Slashdot Mirror


Websites Complaining About Screen-Scraping

wilko11 writes "There have been two cases recently where websites have requested the removal of modules from CPAN. These modules could be used to access the websites (EuroTV and Streetmap) from a PERL program. The question being asked on the mailinglists (threads about EuroTV and about Streetmap) is 'can companies dictate what software you can use to access web content from their server?'"

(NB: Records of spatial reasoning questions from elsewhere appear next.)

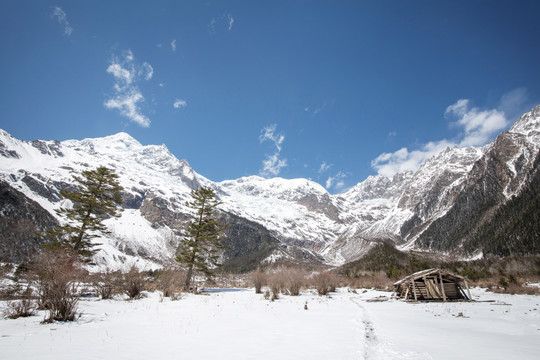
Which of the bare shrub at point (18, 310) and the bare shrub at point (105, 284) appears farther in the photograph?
the bare shrub at point (105, 284)

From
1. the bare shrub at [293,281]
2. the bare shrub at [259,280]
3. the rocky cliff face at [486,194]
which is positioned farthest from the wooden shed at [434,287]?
the rocky cliff face at [486,194]

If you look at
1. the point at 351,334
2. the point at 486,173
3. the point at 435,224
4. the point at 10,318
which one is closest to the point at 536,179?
the point at 486,173

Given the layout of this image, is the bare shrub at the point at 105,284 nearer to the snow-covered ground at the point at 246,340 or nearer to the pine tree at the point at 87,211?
the pine tree at the point at 87,211

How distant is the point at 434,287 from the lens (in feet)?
90.3

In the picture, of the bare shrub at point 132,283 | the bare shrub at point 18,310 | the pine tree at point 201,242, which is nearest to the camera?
the bare shrub at point 18,310

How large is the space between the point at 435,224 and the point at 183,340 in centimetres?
22287

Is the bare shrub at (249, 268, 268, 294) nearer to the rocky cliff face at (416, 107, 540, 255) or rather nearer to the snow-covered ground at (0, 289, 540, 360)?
the snow-covered ground at (0, 289, 540, 360)

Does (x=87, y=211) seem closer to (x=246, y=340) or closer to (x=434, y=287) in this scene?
(x=246, y=340)

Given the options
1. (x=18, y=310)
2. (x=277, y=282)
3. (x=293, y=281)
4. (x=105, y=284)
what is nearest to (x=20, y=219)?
(x=105, y=284)

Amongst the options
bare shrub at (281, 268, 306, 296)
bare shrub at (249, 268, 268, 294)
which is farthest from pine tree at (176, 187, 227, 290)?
bare shrub at (281, 268, 306, 296)

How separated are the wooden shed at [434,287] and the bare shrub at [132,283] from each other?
80.7ft

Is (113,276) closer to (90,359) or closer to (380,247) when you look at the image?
(90,359)

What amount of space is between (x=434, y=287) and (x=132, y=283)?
27.6 metres

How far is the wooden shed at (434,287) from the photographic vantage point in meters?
26.8
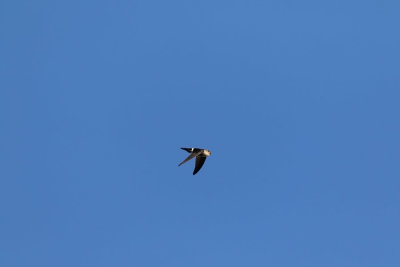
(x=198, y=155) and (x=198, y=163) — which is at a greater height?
(x=198, y=155)

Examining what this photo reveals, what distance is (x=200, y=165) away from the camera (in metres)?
103

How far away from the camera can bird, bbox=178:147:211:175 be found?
99.4 m

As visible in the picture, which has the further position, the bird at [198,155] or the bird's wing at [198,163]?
the bird's wing at [198,163]

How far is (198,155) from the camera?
10119cm

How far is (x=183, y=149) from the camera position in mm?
98812

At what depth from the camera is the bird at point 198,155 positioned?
9939cm

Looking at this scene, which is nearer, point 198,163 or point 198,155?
point 198,155

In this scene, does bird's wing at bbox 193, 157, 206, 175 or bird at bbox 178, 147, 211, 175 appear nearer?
bird at bbox 178, 147, 211, 175

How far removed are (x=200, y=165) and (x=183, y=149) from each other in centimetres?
549
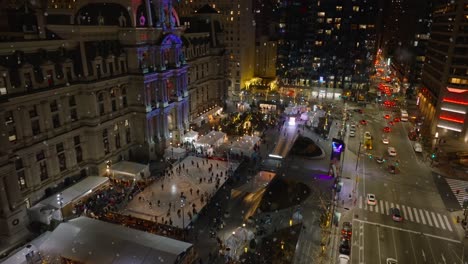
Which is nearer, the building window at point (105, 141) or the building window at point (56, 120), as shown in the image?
the building window at point (56, 120)

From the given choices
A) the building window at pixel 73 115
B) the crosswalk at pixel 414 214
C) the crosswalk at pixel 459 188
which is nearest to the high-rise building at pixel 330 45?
the crosswalk at pixel 459 188

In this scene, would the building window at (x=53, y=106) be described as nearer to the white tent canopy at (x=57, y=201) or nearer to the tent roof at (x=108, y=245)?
the white tent canopy at (x=57, y=201)

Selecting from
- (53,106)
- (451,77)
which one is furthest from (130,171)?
(451,77)

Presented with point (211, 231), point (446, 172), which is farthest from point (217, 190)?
point (446, 172)

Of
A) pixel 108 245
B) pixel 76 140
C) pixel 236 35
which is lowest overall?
pixel 108 245

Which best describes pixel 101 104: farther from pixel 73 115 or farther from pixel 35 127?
pixel 35 127

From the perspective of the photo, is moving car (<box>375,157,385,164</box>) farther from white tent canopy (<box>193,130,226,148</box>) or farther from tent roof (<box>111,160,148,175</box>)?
tent roof (<box>111,160,148,175</box>)

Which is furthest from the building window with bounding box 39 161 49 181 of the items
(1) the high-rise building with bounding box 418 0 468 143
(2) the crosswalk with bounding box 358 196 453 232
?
(1) the high-rise building with bounding box 418 0 468 143

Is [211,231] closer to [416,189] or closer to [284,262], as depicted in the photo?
[284,262]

14 of 432 comments (clear)

  1. In short, no. by numbski · · Score: 5, Insightful

    If you don't want your content being redisplayed on another site, place appropriate copyright and seek protections therein.

    Don't stifle the technology. Treat the cause, not the symptom.

    --

    Karma: Chameleon (mostly due to the fact that you come and go).

  2. Sure they can! by stile · · Score: 5, Interesting

    If we piss them off enough by chopping off their advertisements and snipping out their content, they'll just write their sites in Flash, or as one big image file, or some other proprietary format. That'll pretty well dictate what software you use to view their site.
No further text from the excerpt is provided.